◆ DO THIS:
Translate this sentence from the forum thread below into Spanish: "You're projecting how YOU would process this."

◆ QUOTED TEXT:
══════════

My son just came home told me he rang him asking can take some stuff to him seems the Xbox is more important than trying to sort out marriage, my mind is on a treadmill, wish I'd taken a snap shot of the number but with the upset never thought about it now cause I showed him the door it's to late


----------



## LosingHim (Oct 20, 2015)

Jen65 said:


> My son just came home told me he rang him asking can take some stuff to him seems the Xbox is more important than trying to sort out marriage, my mind is on a treadmill, wish I'd taken a snap shot of the number but with the upset never thought about it now cause I showed him the door it's to late


Check cell phone records. Do you have verizon? It's very easy to get the call and text logs.

Don't think the xbox is more important.....you told him to leave. So he left. He's trying to occupy himself. He may not see right now what all he's losing so he's using simple ways to distract himself. 

My ex husband would've been groveling at my feet, crying and being pitiful. My current husband would go watch football with a friend and no one would know a thing was wrong.

You're projecting how YOU would process this. Don't do that, you'll drive yourself crazy.
_Posted via Mobile Device_


----------



## Jen65 (Nov 27, 2015)

══════════

◆ EXTRACTED ENTRIES:
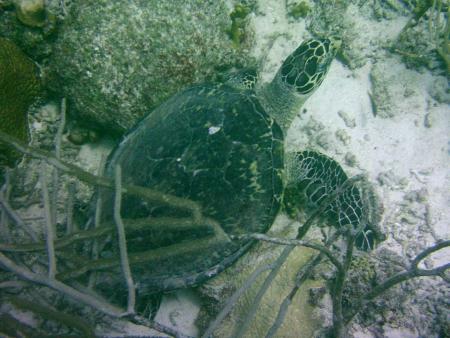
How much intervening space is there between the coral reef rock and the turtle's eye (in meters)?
0.95

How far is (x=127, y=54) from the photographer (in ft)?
9.48

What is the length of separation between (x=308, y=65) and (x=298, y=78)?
172 millimetres

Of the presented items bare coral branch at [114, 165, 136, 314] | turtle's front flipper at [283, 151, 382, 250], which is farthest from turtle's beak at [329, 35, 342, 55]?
bare coral branch at [114, 165, 136, 314]

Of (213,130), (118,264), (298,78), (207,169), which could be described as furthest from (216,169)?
(298,78)

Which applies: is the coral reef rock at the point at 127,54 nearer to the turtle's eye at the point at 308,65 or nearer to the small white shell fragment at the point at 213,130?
the small white shell fragment at the point at 213,130

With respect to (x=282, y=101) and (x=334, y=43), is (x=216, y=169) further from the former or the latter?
(x=334, y=43)

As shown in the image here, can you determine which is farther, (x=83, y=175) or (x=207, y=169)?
(x=207, y=169)

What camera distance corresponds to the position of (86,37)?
288 centimetres

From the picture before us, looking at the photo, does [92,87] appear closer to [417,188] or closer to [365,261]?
[365,261]

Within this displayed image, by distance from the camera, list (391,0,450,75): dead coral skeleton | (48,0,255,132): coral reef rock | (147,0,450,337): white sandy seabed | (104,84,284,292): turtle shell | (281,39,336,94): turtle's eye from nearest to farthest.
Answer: (104,84,284,292): turtle shell, (48,0,255,132): coral reef rock, (147,0,450,337): white sandy seabed, (281,39,336,94): turtle's eye, (391,0,450,75): dead coral skeleton

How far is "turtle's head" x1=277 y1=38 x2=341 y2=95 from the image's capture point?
3.36 metres

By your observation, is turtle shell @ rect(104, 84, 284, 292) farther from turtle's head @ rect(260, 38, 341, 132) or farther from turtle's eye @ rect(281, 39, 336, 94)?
turtle's eye @ rect(281, 39, 336, 94)

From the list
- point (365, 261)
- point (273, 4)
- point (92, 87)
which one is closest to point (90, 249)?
point (92, 87)

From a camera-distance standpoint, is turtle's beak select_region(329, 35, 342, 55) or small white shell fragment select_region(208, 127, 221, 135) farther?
turtle's beak select_region(329, 35, 342, 55)
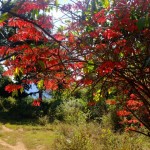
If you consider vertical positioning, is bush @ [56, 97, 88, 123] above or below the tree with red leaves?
above

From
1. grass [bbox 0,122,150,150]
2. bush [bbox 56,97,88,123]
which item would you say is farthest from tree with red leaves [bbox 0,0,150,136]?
bush [bbox 56,97,88,123]

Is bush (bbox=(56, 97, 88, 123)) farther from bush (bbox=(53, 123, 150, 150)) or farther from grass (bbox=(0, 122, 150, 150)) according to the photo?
bush (bbox=(53, 123, 150, 150))

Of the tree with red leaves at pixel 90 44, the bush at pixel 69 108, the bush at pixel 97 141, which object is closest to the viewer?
the tree with red leaves at pixel 90 44

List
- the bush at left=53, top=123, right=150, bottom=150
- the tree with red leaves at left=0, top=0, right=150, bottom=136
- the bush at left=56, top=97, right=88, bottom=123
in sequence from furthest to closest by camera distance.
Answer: the bush at left=56, top=97, right=88, bottom=123 → the bush at left=53, top=123, right=150, bottom=150 → the tree with red leaves at left=0, top=0, right=150, bottom=136

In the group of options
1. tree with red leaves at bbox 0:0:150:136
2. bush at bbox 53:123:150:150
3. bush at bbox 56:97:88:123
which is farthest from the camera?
bush at bbox 56:97:88:123

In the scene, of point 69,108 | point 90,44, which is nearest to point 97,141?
point 90,44

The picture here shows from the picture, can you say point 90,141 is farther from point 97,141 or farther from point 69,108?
point 69,108

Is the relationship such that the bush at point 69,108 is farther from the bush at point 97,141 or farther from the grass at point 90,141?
the bush at point 97,141

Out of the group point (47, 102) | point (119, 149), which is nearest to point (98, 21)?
point (119, 149)

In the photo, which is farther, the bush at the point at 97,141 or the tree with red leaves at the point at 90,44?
the bush at the point at 97,141

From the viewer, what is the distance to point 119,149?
23.6 ft

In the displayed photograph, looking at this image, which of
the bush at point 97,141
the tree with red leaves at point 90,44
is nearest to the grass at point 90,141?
the bush at point 97,141

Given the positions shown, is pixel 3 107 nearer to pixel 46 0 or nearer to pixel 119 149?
pixel 119 149

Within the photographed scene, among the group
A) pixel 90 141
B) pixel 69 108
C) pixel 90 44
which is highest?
pixel 69 108
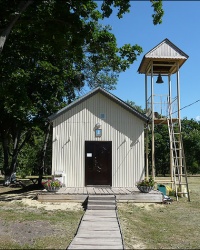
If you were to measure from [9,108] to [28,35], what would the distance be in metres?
9.05

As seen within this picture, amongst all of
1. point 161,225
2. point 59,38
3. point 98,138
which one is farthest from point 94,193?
point 59,38

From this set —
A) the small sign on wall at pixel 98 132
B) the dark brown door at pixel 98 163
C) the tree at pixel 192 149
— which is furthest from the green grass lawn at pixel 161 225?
the tree at pixel 192 149

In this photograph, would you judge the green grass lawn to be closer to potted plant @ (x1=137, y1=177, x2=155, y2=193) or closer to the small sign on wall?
potted plant @ (x1=137, y1=177, x2=155, y2=193)

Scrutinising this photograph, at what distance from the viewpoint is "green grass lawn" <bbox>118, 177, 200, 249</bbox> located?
27.3ft

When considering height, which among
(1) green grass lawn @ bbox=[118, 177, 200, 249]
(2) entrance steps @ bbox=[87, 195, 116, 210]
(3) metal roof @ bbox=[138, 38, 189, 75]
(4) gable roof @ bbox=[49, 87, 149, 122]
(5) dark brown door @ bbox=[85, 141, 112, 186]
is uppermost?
(3) metal roof @ bbox=[138, 38, 189, 75]

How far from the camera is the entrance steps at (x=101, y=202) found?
41.6 ft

══════════

◆ SOLUTION FOR THIS TASK:
Estás proyectando cómo procesarías TÚ esto.